Q. I’m really confused. I keep hearing about applicant tracking systems that electronically pick out keywords from your resume and discard your resume if the keywords are not there. Then I hear about hiring managers spending 10 seconds reading the first third of a resume. So should the first third of my resume be a list of all the possible keywords that could get me a job?
A. A short list of your key areas of expertise is fine in the first third of your resume but most of those keywords should appear in the bullet points that describe your chief accomplishments. For example, suppose a keyword—one that appears in the job posting—is “home improvement sales.” One of your bullet points might state: “Captured $300,000 in home improvement sales during first year.” You should never sacrifice readable contact for overwhelming lists of keywords.
Q. I’m concerned about the ethics of having someone else write my resume. Do recruiters and hiring managers reject resumes that are clearly not written by the applicant?
A. Unless you are applying for a job as a resume writer, feel free to hire someone to write your resume. In fact, my customers include successful hiring managers, C-level executives, Vice Presidents and Directors looking for new challenges. You are probably expert in your field; that does not make you an expert writer or familiar enough with applicant tracking systems to write a suitable resume. So take advantage of my expertise.
Q. Some of the companies I work with no longer exist; some have multiple locations; and some merged with other companies. How do I give accurate location information?

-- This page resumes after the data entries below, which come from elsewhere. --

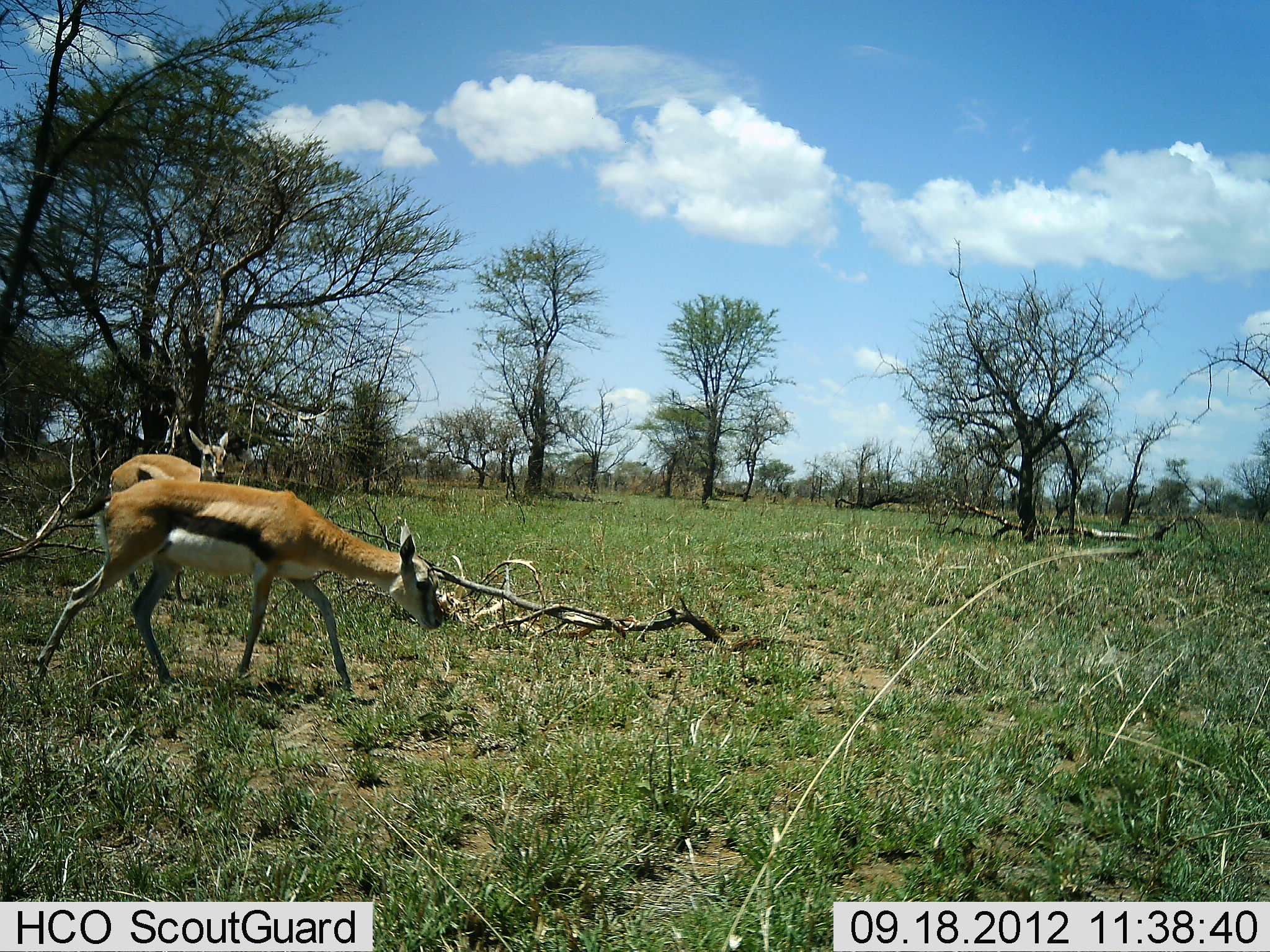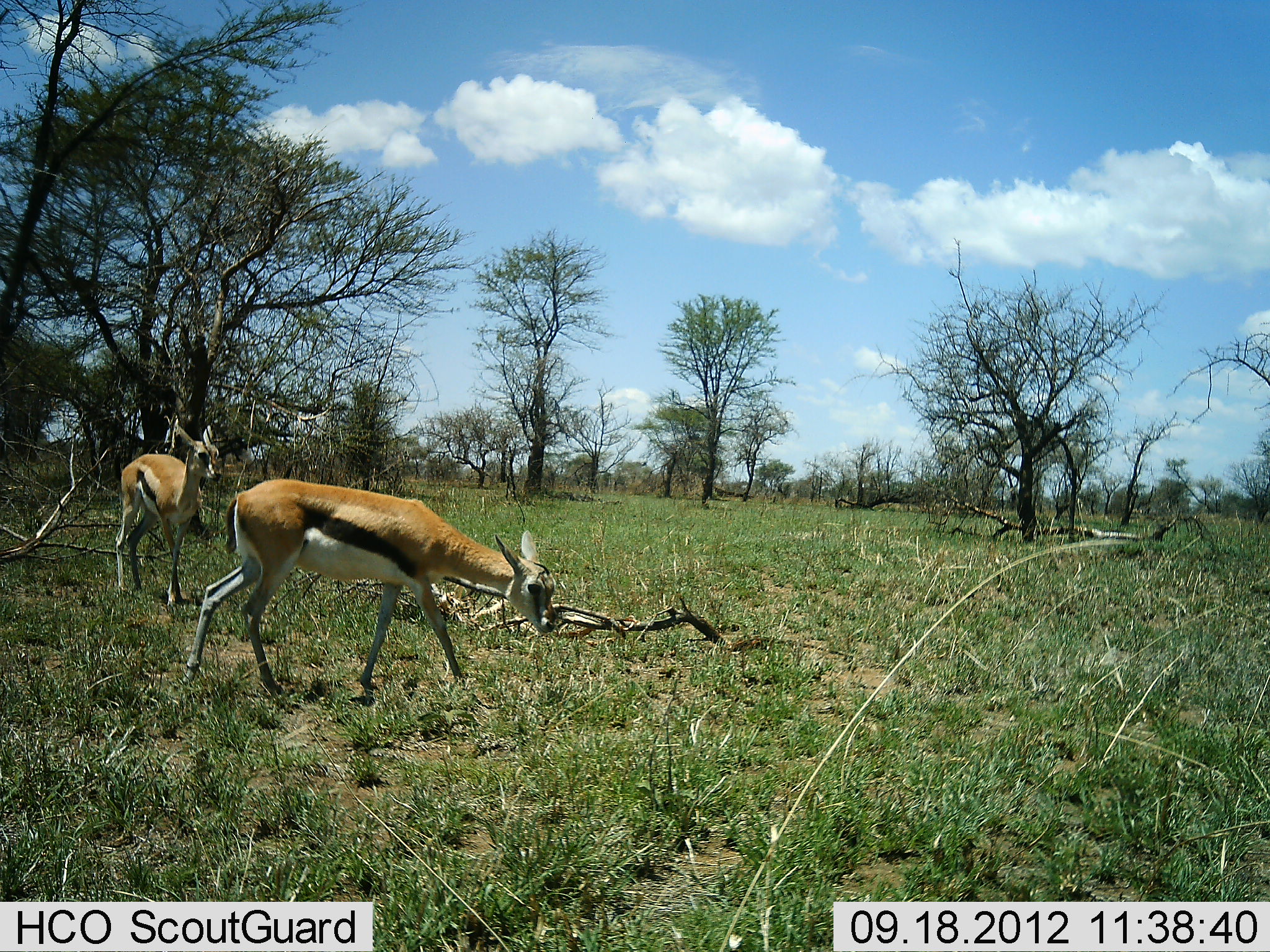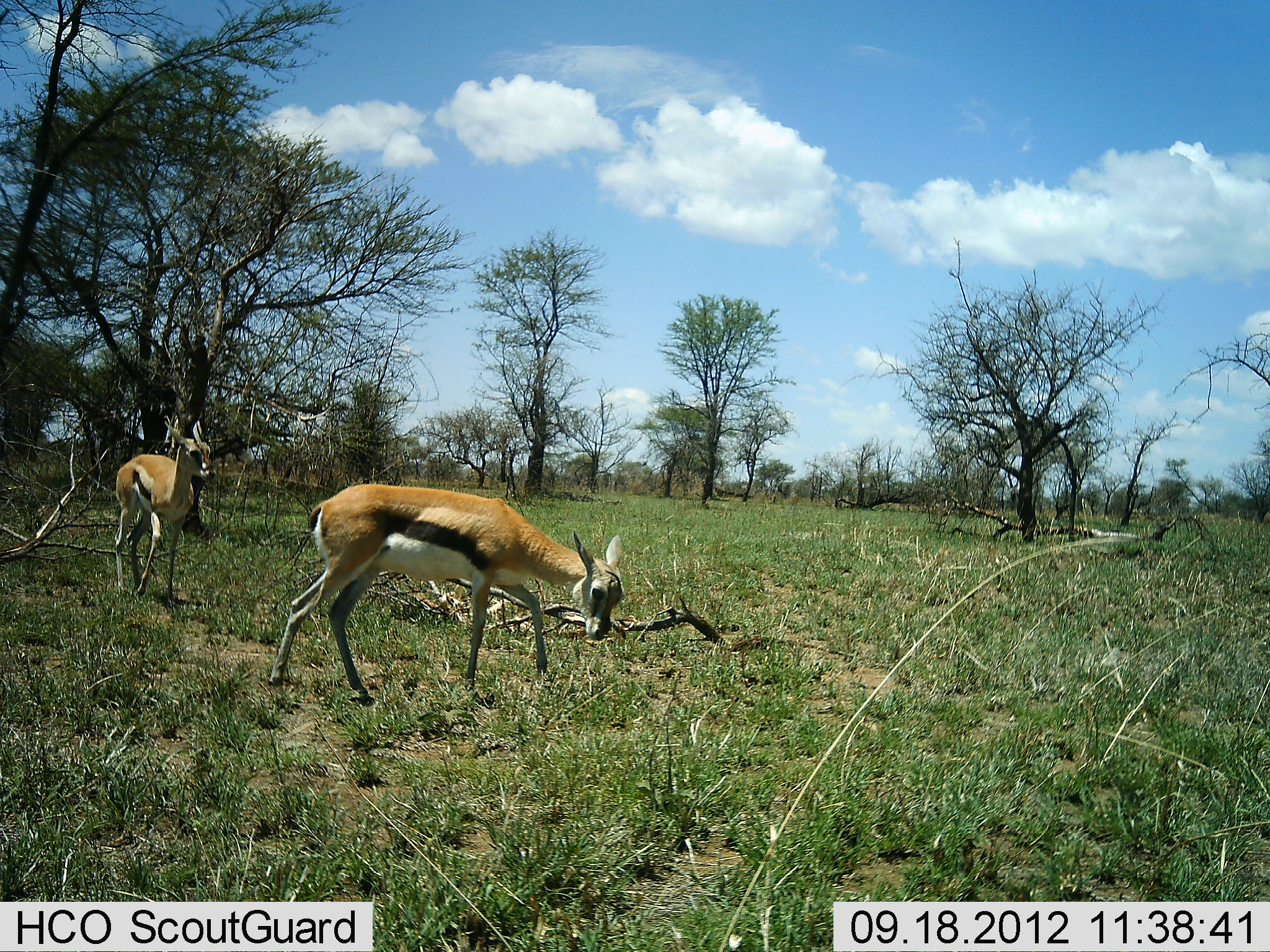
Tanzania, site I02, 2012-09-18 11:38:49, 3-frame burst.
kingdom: Animalia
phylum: Chordata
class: Mammalia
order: Artiodactyla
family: Bovidae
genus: Eudorcas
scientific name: Eudorcas thomsonii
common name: thomson's gazelle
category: gazellethomsons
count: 2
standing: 50%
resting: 0%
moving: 70%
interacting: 0%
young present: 10%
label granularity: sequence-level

A. These days hiring managers and recruiters do not expect a full address for a company; it is sufficient to give the town and state where you worked even if the company itself is no longer there or has multiple other locations. If you yourself worked in several of those locations, you should mention that in your job description or accomplishment bullets (for example, “sent to rescue failing stores in New York City, Boston, and Philadelphia”). When a company mergers with another, it is best to give both company names: ABC Company (formerly EFG Company). Be sure to mention if you survived a merger to work for the new company—that is a sign of your value.